Versuch ich gern. Es ist klar, dass es zwischen den drei Konzepten Überschneidungen gibt - es haben ja auch alle Menschen Arme und Beine und eine Nase. Und doch haben Frauen etwas, das Männer nicht haben - und umgekehrt. Auf die kleinen Unterschiede kommt es also auch an, wenn in Summe etwas Fruchtbares dabei rauskommen soll.1. Das ist mir neu und interessiert mich.
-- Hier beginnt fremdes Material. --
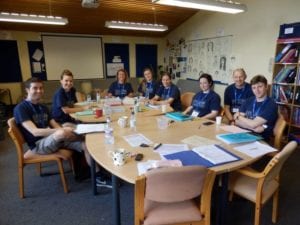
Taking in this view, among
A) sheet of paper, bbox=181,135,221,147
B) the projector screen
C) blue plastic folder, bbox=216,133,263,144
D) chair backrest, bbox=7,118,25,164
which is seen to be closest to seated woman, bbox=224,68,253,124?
blue plastic folder, bbox=216,133,263,144

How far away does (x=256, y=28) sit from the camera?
4.56m

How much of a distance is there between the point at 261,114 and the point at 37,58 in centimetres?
604

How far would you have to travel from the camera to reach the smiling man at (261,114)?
89.8 inches

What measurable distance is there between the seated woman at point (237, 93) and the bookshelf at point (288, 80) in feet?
3.18

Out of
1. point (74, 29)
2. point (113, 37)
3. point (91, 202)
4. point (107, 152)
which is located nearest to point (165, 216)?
point (107, 152)

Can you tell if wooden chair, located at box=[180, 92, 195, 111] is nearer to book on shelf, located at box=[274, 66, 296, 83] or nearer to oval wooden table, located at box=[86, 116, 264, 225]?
oval wooden table, located at box=[86, 116, 264, 225]

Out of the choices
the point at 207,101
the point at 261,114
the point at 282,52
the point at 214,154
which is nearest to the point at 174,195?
the point at 214,154

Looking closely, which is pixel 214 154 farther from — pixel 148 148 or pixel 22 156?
pixel 22 156

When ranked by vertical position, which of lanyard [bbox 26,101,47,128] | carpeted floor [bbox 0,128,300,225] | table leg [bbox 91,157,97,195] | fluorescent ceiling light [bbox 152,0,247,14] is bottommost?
carpeted floor [bbox 0,128,300,225]

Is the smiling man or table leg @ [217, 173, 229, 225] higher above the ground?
the smiling man

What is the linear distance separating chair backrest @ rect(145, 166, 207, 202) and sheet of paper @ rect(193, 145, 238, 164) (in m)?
0.31

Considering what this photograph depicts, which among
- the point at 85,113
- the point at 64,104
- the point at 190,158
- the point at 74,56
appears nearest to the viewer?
the point at 190,158

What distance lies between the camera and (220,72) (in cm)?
558

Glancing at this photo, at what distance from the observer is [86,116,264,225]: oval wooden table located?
1433mm
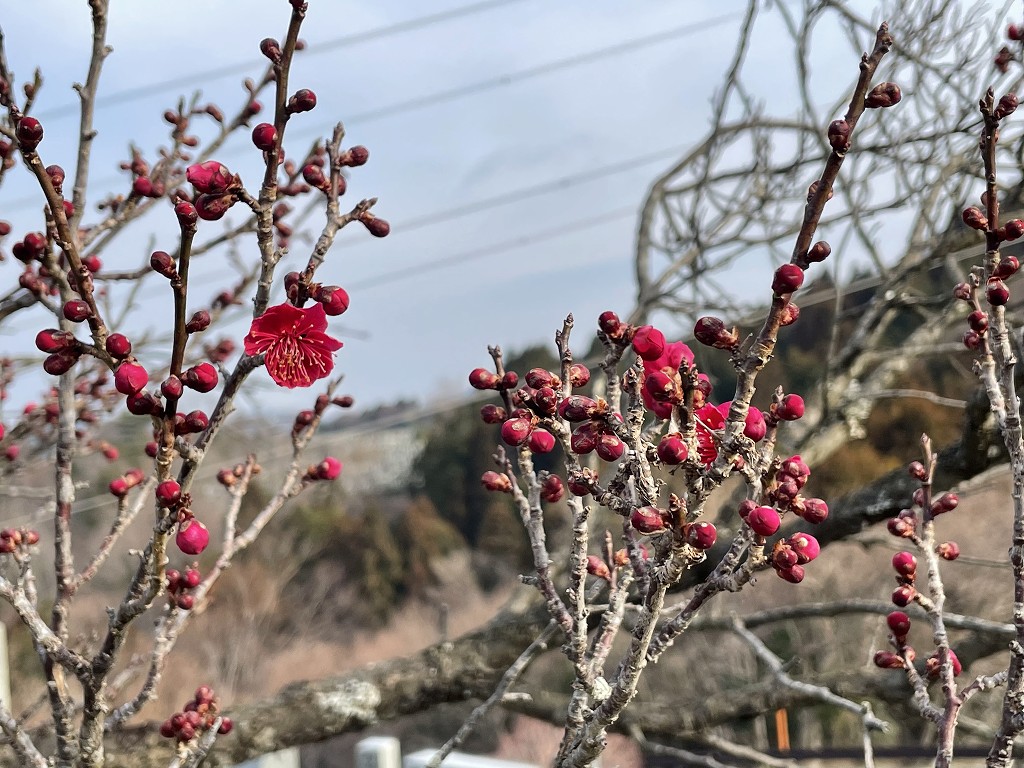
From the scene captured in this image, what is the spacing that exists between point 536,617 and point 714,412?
5.39 feet

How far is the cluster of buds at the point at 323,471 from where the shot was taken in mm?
1555

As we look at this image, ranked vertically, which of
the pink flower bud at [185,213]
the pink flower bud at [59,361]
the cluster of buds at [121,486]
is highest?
the pink flower bud at [185,213]

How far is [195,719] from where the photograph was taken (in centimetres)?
137

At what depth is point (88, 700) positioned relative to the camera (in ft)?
3.52

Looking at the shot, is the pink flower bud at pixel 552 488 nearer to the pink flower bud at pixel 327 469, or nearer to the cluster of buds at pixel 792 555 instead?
the cluster of buds at pixel 792 555

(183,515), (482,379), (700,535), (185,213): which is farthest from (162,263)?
(700,535)

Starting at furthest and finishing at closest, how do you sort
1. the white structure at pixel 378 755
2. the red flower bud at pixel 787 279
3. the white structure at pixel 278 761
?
the white structure at pixel 378 755
the white structure at pixel 278 761
the red flower bud at pixel 787 279

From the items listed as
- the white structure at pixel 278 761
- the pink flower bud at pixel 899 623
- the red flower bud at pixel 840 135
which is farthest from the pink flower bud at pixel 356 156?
the white structure at pixel 278 761

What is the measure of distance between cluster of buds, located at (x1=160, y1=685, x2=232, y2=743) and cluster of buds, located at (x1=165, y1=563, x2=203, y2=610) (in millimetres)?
186

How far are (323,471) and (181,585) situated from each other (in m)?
0.35

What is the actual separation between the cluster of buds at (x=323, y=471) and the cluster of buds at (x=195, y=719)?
1.28 ft

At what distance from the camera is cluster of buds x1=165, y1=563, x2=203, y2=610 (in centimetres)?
128

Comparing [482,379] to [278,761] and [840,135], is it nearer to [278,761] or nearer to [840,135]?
[840,135]

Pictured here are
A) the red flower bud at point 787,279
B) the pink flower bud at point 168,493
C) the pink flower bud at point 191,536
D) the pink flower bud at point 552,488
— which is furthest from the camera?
the pink flower bud at point 552,488
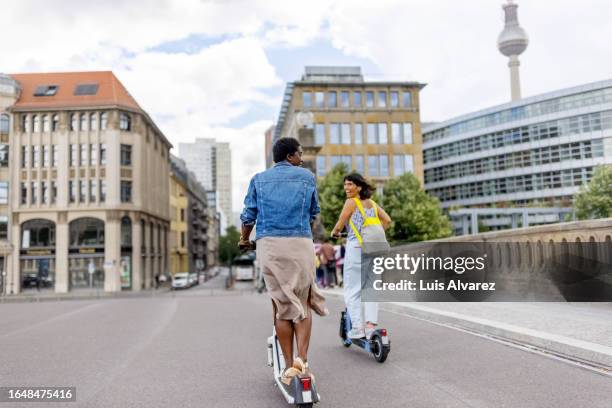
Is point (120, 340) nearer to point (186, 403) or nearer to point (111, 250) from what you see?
point (186, 403)

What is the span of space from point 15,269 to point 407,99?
146 feet

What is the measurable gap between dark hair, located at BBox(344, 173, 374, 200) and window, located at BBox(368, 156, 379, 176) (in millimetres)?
60731

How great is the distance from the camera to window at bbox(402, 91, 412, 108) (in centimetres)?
6869

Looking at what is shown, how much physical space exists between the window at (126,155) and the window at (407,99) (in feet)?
104

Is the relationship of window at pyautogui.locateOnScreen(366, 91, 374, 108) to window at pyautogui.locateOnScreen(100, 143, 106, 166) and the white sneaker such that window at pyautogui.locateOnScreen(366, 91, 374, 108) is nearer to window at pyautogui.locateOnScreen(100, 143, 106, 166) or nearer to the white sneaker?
window at pyautogui.locateOnScreen(100, 143, 106, 166)

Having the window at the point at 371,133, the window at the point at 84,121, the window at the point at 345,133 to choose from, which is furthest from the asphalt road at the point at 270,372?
the window at the point at 371,133

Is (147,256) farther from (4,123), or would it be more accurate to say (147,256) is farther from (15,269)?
(4,123)

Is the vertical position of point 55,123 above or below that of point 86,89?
below

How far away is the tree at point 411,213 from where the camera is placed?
48281 mm

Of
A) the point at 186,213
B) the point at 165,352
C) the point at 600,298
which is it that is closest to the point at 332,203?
the point at 600,298

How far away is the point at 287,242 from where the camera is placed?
13.5 feet

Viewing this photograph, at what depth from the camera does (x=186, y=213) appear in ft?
288

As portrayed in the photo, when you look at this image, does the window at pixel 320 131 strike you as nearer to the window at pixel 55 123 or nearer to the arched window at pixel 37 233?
the window at pixel 55 123

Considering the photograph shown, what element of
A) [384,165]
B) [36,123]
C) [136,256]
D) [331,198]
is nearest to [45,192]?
[36,123]
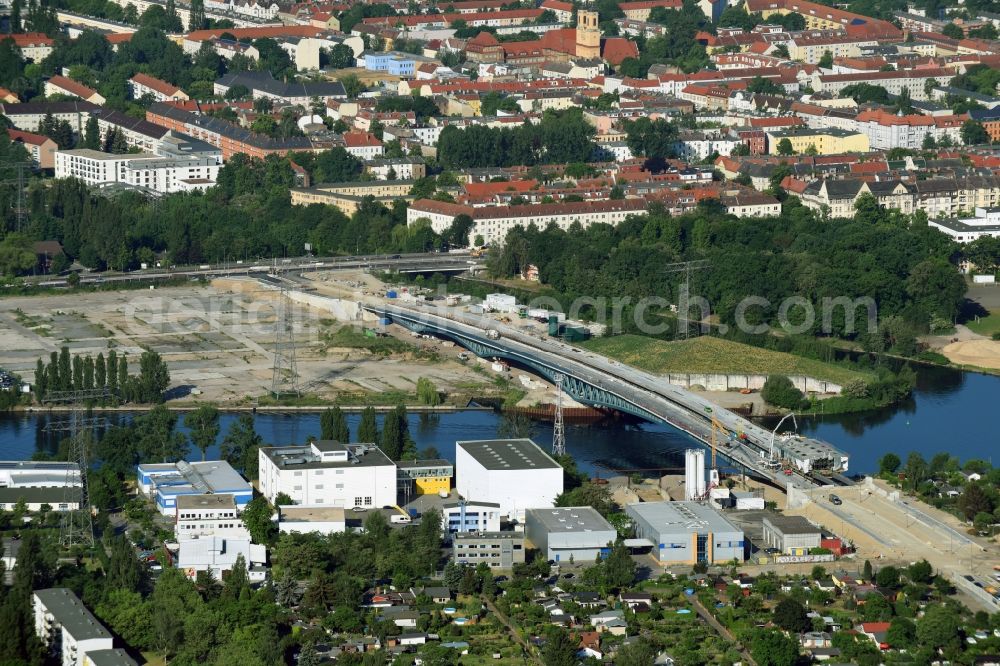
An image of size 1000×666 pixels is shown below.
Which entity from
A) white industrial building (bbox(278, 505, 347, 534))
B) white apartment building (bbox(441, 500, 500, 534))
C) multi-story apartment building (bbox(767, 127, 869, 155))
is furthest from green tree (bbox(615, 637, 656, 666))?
multi-story apartment building (bbox(767, 127, 869, 155))

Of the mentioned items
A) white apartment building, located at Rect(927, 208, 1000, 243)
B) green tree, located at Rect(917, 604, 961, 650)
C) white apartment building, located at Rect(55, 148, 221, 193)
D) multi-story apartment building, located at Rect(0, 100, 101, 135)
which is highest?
multi-story apartment building, located at Rect(0, 100, 101, 135)

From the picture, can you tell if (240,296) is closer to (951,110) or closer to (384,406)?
(384,406)

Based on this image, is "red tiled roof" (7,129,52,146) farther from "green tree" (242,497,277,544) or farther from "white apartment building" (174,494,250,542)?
"green tree" (242,497,277,544)

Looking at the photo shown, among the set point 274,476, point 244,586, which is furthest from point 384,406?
point 244,586

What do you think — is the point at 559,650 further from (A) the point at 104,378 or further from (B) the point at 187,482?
(A) the point at 104,378

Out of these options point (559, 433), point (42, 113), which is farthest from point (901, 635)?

Ich hätte "wissendes Feld" und "morphogentisches Feld" eher synonym verwendet. Soweit es möglich ist, das zu beschreiben - wie siehst Du die Unterschiede ?
Sheldrakes These des morphogenetischen Feldes scheint ja zunächst einmal für sich zu sprechen - kaum hat er sie vorgestellt, liefert sie schon rund um die Welt Vielen ein Schlagwort, mit dem sie Phänomene kategorisieren können, für die vorher ein Instrument fehlte. Wenn ich das ein bisserl weiter fasse, sehe wir ähnliche (mit wichtigen Unterschieden behaftete) Denkmodelle ringsum im Bereich der sog. "Komplexitätswissenschaften". Mein Eindruck ist, dass mittlerweile der Begriff "morphogenetisches Feld" einfach als nicht weiter hinterfragter Sammelbegriff für alles verwendet wird, was nach überpersönlicher Ordnung in einem beliebigen Bezugsrahmen aussieht. Dabei ist ja leicht nachzulesen, was Sheldrake selbst unter seinem morphogenetischen Feld versteht.
Wenn ich das durchlese, finde ich nirgendwo einen Ansatz, der mir die individuellen Charakteristiken von Systemen und Systembestandteilen erhellt. Eher allgemeine Form- und Gestaltbildungen mögen dort wurzeln - die These der morphogenetischen Felder gibt Spannendes für die Evolution her, aber nicht so sehr viel für die individuelle Entwicklung und Einbettung in ein System.
Das "wissende Feld" ist begrifflich ja nur eine Notlösung, eine Umschreibung eines beobachtbaren Raumes, in dem sich Wirkungen an ihren Erscheinungsformen beobachten lassen. In diesem Feld spielt nicht das übers Individuum Hinausragende die größere Rolle, sondern die Vernetzung individueller Entwicklungen horizontal und vertikal, durch die Generationen und in die Breite der aktuellen Systemausprägung. Solche Vernetzungen/Verstrickungen von Individuen ("Seelen") sind m.E. mit dem nicht vereinbar, was das Wesen des morphogenetischen Feldes ausmacht (und vor allem bietet das m. F. auch keinen Ansatz zur Therapie... wenn ich das, was aus seinen Prägungen heraus Gestalt geworden ist, wieder ändern könnte, stünde es sich ja sozusagen selbst im Weg). Im Übrigen sehe ich auch keine Notwendigkeit, nur deshalb, weil ich über das "wissende Feld" noch keine schlüssige Theorie etablieren kann, es durch eine andere Theorie zu ersetzen, die in Wirklichkeit etwas Anderes meint.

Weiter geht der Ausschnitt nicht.